(Beginning of Input data)

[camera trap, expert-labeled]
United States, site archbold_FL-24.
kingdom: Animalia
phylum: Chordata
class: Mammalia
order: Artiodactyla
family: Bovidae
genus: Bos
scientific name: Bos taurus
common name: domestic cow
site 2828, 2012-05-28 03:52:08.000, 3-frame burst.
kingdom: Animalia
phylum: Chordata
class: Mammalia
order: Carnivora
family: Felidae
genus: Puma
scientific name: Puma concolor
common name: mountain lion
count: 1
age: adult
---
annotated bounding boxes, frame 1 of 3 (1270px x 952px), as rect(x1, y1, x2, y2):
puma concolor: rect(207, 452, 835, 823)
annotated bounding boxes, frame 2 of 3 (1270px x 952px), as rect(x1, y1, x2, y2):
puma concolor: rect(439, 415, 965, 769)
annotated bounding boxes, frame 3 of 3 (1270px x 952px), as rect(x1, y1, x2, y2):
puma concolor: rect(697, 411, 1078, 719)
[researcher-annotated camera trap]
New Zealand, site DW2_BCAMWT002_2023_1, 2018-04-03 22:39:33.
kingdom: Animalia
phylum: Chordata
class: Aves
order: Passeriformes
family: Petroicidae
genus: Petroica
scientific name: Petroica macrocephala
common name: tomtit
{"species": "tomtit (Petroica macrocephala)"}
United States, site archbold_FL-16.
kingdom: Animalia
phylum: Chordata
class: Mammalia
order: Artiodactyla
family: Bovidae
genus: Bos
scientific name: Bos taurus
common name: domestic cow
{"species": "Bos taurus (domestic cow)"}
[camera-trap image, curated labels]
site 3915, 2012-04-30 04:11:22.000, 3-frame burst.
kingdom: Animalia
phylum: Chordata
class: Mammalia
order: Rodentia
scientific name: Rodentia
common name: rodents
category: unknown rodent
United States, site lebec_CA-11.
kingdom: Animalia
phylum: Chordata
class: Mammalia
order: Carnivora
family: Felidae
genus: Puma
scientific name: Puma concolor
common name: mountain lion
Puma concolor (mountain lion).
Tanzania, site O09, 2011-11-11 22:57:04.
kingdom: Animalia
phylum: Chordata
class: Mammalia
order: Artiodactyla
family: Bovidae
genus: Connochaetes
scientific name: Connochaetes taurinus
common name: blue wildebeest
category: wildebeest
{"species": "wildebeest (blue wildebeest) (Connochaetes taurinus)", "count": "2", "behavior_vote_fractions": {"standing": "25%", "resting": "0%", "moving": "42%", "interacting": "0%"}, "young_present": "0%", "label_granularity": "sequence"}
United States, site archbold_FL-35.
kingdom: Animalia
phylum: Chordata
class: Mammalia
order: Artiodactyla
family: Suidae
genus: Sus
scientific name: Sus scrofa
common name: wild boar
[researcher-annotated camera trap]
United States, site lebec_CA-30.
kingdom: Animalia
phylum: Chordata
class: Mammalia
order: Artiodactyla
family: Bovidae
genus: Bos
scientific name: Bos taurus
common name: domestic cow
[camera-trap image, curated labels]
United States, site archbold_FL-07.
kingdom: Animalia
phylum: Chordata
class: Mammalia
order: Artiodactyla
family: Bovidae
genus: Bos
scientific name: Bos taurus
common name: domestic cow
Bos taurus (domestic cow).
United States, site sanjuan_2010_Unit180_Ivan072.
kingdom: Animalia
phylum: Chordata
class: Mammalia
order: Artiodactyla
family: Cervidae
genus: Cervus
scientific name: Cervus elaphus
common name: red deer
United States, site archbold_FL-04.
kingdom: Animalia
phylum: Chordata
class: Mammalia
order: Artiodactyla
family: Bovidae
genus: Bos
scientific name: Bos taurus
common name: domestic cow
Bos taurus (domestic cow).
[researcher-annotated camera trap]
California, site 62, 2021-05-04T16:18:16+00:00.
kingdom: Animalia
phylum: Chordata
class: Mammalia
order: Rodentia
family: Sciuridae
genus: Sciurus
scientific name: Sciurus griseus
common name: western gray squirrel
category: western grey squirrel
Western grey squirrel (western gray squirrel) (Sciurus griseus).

(End of Input data)

> **Your assignment**
Your task is to extract all of the records exactly.

> **Solution to this task**
[camera trap, expert-labeled]
United States, site archbold_FL-24.
kingdom: Animalia
phylum: Chordata
class: Mammalia
order: Artiodactyla
family: Bovidae
genus: Bos
scientific name: Bos taurus
common name: domestic cow
site 2828, 2012-05-28 03:52:08.000, 3-frame burst.
kingdom: Animalia
phylum: Chordata
class: Mammalia
order: Carnivora
family: Felidae
genus: Puma
scientific name: Puma concolor
common name: mountain lion
count: 1
age: adult
---
annotated bounding boxes, frame 1 of 3 (1270px x 952px), as rect(x1, y1, x2, y2):
puma concolor: rect(207, 452, 835, 823)
annotated bounding boxes, frame 2 of 3 (1270px x 952px), as rect(x1, y1, x2, y2):
puma concolor: rect(439, 415, 965, 769)
annotated bounding boxes, frame 3 of 3 (1270px x 952px), as rect(x1, y1, x2, y2):
puma concolor: rect(697, 411, 1078, 719)
[researcher-annotated camera trap]
New Zealand, site DW2_BCAMWT002_2023_1, 2018-04-03 22:39:33.
kingdom: Animalia
phylum: Chordata
class: Aves
order: Passeriformes
family: Petroicidae
genus: Petroica
scientific name: Petroica macrocephala
common name: tomtit
{"species": "tomtit (Petroica macrocephala)"}
United States, site archbold_FL-16.
kingdom: Animalia
phylum: Chordata
class: Mammalia
order: Artiodactyla
family: Bovidae
genus: Bos
scientific name: Bos taurus
common name: domestic cow
{"species": "Bos taurus (domestic cow)"}
[camera-trap image, curated labels]
site 3915, 2012-04-30 04:11:22.000, 3-frame burst.
kingdom: Animalia
phylum: Chordata
class: Mammalia
order: Rodentia
scientific name: Rodentia
common name: rodents
category: unknown rodent
United States, site lebec_CA-11.
kingdom: Animalia
phylum: Chordata
class: Mammalia
order: Carnivora
family: Felidae
genus: Puma
scientific name: Puma concolor
common name: mountain lion
Puma concolor (mountain lion).
Tanzania, site O09, 2011-11-11 22:57:04.
kingdom: Animalia
phylum: Chordata
class: Mammalia
order: Artiodactyla
family: Bovidae
genus: Connochaetes
scientific name: Connochaetes taurinus
common name: blue wildebeest
category: wildebeest
{"species": "wildebeest (blue wildebeest) (Connochaetes taurinus)", "count": "2", "behavior_vote_fractions": {"standing": "25%", "resting": "0%", "moving": "42%", "interacting": "0%"}, "young_present": "0%", "label_granularity": "sequence"}
United States, site archbold_FL-35.
kingdom: Animalia
phylum: Chordata
class: Mammalia
order: Artiodactyla
family: Suidae
genus: Sus
scientific name: Sus scrofa
common name: wild boar
[researcher-annotated camera trap]
United States, site lebec_CA-30.
kingdom: Animalia
phylum: Chordata
class: Mammalia
order: Artiodactyla
family: Bovidae
genus: Bos
scientific name: Bos taurus
common name: domestic cow
[camera-trap image, curated labels]
United States, site archbold_FL-07.
kingdom: Animalia
phylum: Chordata
class: Mammalia
order: Artiodactyla
family: Bovidae
genus: Bos
scientific name: Bos taurus
common name: domestic cow
Bos taurus (domestic cow).
United States, site sanjuan_2010_Unit180_Ivan072.
kingdom: Animalia
phylum: Chordata
class: Mammalia
order: Artiodactyla
family: Cervidae
genus: Cervus
scientific name: Cervus elaphus
common name: red deer
United States, site archbold_FL-04.
kingdom: Animalia
phylum: Chordata
class: Mammalia
order: Artiodactyla
family: Bovidae
genus: Bos
scientific name: Bos taurus
common name: domestic cow
Bos taurus (domestic cow).
[researcher-annotated camera trap]
California, site 62, 2021-05-04T16:18:16+00:00.
kingdom: Animalia
phylum: Chordata
class: Mammalia
order: Rodentia
family: Sciuridae
genus: Sciurus
scientific name: Sciurus griseus
common name: western gray squirrel
category: western grey squirrel
Western grey squirrel (western gray squirrel) (Sciurus griseus).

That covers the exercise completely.